Barnett writes about that kind of openness to quirk, too. “Children read without preconceived notions of what a story could be or should be,” he says in Do Believe. “An unusual design or a new approach doesn’t bother them at all.” I see the same spirit in the stories of some of my favorite writers and journalists, people who, with an infectious curiosity, attack their work with a formal innovation and enthusiasm that one might call evidence of childhood: Think John McPhee above orange; Maggie Nelson in the paint blue; AtlanticCaity Weaver is on bread.

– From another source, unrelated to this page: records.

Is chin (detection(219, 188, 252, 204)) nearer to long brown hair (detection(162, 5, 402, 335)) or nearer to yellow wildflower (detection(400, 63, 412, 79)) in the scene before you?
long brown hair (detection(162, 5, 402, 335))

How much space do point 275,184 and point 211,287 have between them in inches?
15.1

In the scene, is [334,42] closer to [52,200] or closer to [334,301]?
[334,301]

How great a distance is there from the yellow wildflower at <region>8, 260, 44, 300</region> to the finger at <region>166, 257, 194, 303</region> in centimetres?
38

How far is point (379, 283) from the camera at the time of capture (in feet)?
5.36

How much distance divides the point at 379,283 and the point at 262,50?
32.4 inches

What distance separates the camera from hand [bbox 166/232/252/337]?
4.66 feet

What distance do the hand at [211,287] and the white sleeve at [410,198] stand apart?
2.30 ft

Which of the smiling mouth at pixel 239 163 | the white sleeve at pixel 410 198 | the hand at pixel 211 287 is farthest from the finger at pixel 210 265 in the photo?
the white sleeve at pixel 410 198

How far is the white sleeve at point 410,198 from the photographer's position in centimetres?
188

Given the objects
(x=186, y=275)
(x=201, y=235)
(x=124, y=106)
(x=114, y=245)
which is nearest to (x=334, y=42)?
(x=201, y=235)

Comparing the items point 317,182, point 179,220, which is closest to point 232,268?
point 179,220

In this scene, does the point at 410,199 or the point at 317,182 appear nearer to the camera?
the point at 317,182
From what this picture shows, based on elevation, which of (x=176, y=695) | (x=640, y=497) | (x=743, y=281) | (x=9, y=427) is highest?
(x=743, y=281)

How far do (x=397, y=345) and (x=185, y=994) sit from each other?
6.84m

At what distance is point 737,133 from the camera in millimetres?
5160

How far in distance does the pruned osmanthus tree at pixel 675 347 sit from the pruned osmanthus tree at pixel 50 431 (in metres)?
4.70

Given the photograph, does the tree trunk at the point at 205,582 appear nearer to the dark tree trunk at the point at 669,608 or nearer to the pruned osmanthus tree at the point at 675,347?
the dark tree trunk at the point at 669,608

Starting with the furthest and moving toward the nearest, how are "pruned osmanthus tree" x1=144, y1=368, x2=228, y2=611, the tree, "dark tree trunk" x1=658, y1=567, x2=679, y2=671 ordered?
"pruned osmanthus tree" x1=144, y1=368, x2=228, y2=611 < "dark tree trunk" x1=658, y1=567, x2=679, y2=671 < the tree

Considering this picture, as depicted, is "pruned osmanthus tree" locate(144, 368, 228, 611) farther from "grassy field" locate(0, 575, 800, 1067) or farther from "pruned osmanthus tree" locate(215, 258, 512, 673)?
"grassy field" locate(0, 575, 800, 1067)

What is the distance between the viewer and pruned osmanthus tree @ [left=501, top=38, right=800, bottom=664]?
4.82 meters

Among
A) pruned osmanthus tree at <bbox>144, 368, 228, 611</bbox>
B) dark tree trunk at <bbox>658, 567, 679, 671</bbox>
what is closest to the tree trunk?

Many picture books remind readers to be brave. And better (here I think The Giving Tree and Where the Wild Things Are) refuse to avoid some serious topics in life: love, death, loss, fear. They also encourage readers and writers to enjoy the music of words, use language in a natural way, and pay attention to the smallest details. I will never forget reading a letter, from Wise Brown’s archives at Hollins College, that he wrote to a fellow graduate. “Did you know that if you listen during the day on Fifth Avenue when the lights change and the traffic stops,” Brown said, “you can hear the sound of footsteps?”
Who says that? WHO advertisements that? An adult who can call a child happy with nonsense and surprise in every day.